CSCOPE is an Internet-based curriculum developed for Texas schools and teachers by state-funded education service centers. The reason it was created is that many small school districts do not have the expertise to develop their own curricula. CSCOPE fills that void. It became controversial because some elements of the curriculum aroused the opposition of tea party groups–and no wonder: The people who wrote it must have been hopelessly naive. One of the elements, for example, was to consider whether, from the perspective of the British, at the time of the American Revolution, the colonists were terrorists. (The point of this exercise was to have students look at the situation from the differering perspectives of the two sides.) Another lesson plan called for students to create a flag for a socialist country. There were also concerns from black-helicopter types that CSCOPE advanced Islamist values. This is the sort of thing that politicians can latch onto, and one who did was Senate education chairman Dan Patrick.
In May, Patrick reached an agreement with the education service centers to discontinue the use of the CSCOPE lesson plans, which number around 1,600. He declared CSCOPE to be dead. But if CSCOPE were dead, then what would the 875 or so school districts that relied on it use to replace it? It was too late to start over and develop a new curriculum, with the start of the 2013-2014 school year rapidly approaching. Many districts had already requested waivers from state accountability standards.

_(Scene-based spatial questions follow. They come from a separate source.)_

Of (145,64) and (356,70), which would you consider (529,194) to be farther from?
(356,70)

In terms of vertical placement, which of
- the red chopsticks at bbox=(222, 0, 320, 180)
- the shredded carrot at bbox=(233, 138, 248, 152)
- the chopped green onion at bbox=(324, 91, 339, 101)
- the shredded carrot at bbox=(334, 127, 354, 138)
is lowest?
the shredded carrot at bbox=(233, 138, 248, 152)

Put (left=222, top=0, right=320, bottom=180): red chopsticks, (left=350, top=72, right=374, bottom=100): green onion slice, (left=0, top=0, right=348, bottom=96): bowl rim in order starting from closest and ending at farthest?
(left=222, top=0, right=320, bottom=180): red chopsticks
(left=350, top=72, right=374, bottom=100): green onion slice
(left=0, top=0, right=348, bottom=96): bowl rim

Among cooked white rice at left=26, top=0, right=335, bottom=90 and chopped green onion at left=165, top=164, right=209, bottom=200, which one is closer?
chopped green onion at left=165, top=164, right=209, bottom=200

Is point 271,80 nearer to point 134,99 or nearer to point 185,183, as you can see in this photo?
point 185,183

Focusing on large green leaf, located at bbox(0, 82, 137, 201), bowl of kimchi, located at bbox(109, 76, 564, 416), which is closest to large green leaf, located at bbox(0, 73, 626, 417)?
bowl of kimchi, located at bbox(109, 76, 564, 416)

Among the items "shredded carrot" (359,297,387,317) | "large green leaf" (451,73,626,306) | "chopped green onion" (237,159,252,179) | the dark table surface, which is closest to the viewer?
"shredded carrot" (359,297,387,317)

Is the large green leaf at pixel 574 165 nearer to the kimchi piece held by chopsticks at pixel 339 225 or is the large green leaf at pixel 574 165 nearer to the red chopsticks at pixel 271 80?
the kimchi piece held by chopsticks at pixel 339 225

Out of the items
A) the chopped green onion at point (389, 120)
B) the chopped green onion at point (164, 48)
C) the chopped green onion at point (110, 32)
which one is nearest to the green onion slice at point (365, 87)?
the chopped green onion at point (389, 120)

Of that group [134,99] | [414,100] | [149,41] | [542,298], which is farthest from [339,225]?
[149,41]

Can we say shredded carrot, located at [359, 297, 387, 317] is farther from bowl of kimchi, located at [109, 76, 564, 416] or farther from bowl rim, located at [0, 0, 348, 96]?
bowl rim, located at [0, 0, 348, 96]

As events transpired, the situation resolved itself. At the July meeting of the State Board of Education, SBOE general counsel David Anderson and education commissioner Michael Williams determined that (1) There was no state law or intellectual property issue that prohibited districts from using CSCOPE and (2) CSCOPE’S lesson plans, as a result of their widespread use, are now in the public domain. It is a matter of local control. School districts may choose to use CSCOPE materials or not. So CSCOPE survives after all. Not surprisingly, Patrick is not giving up the fight. He has asked the state auditor to review the operations of the board that governs the program, citing in part that the group failed to comply with laws related to the bidding process for state contracts. Asked whether he believed the use of the lesson plans were a matter of local control, Patrick responded: “I disagree with that analysis, but I am looking into that issue further.”